I would think it's ridiculous to expect a thread to be able to grab 100% of the GPU, personally. If a game isn't fullscreen, I'm not prioritizing its framerate; it should (be forced to) play nice with my desktop.


> I would think it's ridiculous to expect a thread to be able to grab 100% of the GPU, personally.

Folks that spend big bucks on dedicated hardware might disagree.

> If a game isn't fullscreen, I'm not prioritizing its framerate; it should (be forced to) play nice with my desktop.

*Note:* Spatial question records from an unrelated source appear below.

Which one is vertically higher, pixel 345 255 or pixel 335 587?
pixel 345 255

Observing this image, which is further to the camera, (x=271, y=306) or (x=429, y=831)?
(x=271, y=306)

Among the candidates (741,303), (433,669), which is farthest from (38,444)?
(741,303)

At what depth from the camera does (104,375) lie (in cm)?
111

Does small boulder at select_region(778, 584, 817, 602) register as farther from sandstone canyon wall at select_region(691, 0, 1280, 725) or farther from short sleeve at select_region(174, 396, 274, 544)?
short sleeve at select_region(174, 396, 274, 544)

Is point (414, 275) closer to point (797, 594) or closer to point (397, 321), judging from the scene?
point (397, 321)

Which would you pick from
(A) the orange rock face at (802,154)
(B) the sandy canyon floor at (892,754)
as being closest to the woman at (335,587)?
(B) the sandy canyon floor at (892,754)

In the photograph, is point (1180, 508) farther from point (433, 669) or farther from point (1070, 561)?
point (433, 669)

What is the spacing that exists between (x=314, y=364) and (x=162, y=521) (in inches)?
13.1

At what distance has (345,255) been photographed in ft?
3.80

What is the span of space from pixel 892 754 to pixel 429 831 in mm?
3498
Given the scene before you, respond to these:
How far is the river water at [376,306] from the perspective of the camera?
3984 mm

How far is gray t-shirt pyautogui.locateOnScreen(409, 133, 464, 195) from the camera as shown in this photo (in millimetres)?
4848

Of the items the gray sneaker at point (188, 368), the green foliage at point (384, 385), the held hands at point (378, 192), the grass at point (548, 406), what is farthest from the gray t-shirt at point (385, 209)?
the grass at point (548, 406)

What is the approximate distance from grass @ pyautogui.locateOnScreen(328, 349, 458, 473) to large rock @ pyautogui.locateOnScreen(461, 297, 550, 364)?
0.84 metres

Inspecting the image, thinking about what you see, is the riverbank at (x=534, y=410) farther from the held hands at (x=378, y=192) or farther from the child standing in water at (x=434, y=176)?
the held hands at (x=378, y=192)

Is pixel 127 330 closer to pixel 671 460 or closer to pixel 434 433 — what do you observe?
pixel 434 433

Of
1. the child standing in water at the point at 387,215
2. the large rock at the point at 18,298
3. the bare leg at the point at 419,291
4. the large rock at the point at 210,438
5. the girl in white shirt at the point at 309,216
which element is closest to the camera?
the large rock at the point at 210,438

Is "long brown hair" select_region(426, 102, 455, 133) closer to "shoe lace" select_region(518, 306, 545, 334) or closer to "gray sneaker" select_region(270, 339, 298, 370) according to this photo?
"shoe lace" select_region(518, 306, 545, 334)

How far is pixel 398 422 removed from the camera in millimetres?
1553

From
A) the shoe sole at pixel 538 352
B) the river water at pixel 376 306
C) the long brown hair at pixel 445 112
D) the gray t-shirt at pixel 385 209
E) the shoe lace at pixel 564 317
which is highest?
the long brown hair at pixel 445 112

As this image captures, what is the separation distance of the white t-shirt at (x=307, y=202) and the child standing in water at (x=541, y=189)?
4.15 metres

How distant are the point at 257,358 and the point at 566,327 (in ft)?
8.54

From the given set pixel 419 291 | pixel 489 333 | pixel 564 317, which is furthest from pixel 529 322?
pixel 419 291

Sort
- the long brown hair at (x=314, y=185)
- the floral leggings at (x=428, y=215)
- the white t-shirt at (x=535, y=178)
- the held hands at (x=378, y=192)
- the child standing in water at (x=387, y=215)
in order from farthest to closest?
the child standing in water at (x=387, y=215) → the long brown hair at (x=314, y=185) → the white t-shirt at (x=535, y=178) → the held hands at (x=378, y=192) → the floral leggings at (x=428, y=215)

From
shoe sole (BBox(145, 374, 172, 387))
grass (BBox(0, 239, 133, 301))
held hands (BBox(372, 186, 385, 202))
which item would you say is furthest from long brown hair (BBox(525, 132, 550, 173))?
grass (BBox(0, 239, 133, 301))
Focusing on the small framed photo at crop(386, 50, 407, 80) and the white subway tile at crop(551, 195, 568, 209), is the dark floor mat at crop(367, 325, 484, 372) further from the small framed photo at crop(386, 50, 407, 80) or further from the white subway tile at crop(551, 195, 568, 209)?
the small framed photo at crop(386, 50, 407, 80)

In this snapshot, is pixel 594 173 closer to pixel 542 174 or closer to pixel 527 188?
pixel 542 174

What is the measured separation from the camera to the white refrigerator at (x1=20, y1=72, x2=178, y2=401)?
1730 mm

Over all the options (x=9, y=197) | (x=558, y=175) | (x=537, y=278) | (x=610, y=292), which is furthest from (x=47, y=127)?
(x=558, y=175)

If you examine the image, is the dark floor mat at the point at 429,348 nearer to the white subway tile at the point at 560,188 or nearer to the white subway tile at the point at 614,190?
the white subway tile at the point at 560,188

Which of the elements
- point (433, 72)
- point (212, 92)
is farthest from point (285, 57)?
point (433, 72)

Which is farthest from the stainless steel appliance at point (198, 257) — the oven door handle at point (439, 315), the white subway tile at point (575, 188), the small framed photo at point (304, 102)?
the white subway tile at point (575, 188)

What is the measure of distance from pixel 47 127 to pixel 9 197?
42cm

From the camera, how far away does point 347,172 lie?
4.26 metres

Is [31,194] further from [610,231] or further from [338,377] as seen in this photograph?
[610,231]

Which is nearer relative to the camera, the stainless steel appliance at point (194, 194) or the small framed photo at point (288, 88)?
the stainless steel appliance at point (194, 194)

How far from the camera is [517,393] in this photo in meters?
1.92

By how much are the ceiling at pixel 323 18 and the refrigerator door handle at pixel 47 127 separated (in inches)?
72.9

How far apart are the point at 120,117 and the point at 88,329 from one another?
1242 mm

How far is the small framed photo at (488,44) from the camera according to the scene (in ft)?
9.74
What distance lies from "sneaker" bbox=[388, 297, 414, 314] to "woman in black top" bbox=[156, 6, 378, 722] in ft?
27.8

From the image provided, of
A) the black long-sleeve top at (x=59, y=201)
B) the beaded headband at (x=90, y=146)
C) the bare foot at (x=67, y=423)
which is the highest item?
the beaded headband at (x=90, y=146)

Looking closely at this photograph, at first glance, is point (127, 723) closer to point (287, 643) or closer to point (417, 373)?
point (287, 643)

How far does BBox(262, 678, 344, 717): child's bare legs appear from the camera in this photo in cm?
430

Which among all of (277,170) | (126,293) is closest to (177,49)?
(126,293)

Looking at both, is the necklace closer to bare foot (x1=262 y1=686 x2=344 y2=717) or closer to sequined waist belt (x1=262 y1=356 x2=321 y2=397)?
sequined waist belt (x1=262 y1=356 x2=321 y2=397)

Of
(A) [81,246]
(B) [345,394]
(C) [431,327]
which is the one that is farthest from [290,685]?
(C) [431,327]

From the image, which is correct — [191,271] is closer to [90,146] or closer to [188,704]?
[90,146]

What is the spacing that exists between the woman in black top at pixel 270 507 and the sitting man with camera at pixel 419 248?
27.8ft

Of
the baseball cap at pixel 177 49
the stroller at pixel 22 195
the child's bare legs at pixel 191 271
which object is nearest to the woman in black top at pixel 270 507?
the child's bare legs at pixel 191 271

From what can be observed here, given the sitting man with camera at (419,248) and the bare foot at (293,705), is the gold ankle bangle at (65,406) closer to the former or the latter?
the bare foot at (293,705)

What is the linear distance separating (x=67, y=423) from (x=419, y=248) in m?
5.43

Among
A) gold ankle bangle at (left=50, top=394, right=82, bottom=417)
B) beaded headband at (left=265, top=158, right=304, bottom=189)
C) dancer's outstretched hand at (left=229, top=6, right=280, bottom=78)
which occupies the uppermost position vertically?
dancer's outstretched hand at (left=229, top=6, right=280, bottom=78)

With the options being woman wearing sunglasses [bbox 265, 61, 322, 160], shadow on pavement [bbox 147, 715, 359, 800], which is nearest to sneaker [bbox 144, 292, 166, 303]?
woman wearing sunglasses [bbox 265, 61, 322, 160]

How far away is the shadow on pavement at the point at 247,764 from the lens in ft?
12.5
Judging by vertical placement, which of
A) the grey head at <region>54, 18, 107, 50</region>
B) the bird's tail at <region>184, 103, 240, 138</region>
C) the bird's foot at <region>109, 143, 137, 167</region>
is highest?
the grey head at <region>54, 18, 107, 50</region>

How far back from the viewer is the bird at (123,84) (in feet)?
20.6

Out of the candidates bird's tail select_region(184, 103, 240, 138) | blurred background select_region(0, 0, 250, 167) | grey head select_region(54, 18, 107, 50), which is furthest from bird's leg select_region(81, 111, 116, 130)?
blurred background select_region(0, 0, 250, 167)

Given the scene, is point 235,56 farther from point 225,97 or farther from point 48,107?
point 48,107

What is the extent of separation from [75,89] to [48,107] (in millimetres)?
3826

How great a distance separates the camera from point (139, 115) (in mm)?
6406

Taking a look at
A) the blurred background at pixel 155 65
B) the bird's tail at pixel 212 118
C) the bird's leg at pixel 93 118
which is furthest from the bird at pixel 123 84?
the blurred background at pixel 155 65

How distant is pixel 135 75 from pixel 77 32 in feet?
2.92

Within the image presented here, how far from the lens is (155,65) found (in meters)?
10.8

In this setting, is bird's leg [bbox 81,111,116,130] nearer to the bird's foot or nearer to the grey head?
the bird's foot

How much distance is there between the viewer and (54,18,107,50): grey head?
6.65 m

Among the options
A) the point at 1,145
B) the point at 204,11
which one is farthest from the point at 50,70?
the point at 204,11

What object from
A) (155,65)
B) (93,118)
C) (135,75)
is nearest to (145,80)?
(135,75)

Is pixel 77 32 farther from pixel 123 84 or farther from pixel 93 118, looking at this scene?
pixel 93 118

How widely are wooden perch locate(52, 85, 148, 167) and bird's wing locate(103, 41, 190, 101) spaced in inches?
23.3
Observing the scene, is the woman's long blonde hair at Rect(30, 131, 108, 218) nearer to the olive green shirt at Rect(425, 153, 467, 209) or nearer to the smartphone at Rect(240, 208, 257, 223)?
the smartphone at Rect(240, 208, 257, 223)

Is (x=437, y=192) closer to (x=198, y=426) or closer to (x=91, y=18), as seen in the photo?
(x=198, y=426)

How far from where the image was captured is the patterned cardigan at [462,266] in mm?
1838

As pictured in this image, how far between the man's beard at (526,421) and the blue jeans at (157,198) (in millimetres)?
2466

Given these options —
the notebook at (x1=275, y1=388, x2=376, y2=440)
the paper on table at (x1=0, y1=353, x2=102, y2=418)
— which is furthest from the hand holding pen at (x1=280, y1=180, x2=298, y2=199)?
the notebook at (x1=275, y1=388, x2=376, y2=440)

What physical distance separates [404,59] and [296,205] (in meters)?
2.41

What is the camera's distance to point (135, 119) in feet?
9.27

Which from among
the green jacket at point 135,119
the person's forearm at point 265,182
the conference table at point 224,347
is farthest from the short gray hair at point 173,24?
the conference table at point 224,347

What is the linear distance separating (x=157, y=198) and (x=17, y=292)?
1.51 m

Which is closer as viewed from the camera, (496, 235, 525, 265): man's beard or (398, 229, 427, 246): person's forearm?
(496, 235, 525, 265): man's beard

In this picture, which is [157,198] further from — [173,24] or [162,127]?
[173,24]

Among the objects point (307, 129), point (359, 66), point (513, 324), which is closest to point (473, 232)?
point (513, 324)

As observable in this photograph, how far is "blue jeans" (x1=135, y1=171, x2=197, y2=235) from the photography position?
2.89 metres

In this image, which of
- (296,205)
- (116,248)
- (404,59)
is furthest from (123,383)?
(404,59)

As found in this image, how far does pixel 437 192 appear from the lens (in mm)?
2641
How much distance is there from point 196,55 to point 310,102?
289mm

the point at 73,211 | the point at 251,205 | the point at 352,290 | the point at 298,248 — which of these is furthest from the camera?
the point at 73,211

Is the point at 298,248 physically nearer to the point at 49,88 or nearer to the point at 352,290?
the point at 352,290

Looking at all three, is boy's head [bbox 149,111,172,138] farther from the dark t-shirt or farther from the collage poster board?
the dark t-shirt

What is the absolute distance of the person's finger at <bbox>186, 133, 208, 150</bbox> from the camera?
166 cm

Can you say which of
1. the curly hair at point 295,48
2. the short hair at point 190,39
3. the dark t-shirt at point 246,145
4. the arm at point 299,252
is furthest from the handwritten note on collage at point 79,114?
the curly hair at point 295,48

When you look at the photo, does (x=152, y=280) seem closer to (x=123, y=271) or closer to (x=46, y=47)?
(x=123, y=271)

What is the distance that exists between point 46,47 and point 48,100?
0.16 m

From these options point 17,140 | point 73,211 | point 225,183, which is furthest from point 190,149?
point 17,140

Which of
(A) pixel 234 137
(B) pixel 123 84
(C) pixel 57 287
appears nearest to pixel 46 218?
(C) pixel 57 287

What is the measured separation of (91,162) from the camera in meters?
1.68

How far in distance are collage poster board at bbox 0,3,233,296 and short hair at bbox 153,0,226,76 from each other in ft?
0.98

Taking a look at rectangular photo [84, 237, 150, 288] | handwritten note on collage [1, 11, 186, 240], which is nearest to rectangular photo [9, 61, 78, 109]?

That's fair. That was also Microsoft's reason for not implementing WebGL for a long time, IIRC. "DoS." Thing is, either you want a thread to take everything (like when you play a game fullscreen), or you can just close a demanding application (or tab on a site with misbehaving/straining WebGL).


"You can just close a demanding application" assumes your system isn't crawling and unresponsive in a way that prevents you from finding the offender, though. As GPUs become increasingly utilized for not-graphics, we'll increasingly see badly-written programs doing synchronous waits on the results of GPGPU calculations, and thus increasingly see GPU hogs stalling the CPU threads (and thus the event loops) of those programs.


> You can just close a demanding application

Sorry, I misspoke. Having a watchdog timer reset the GPU is indeed a useful feature.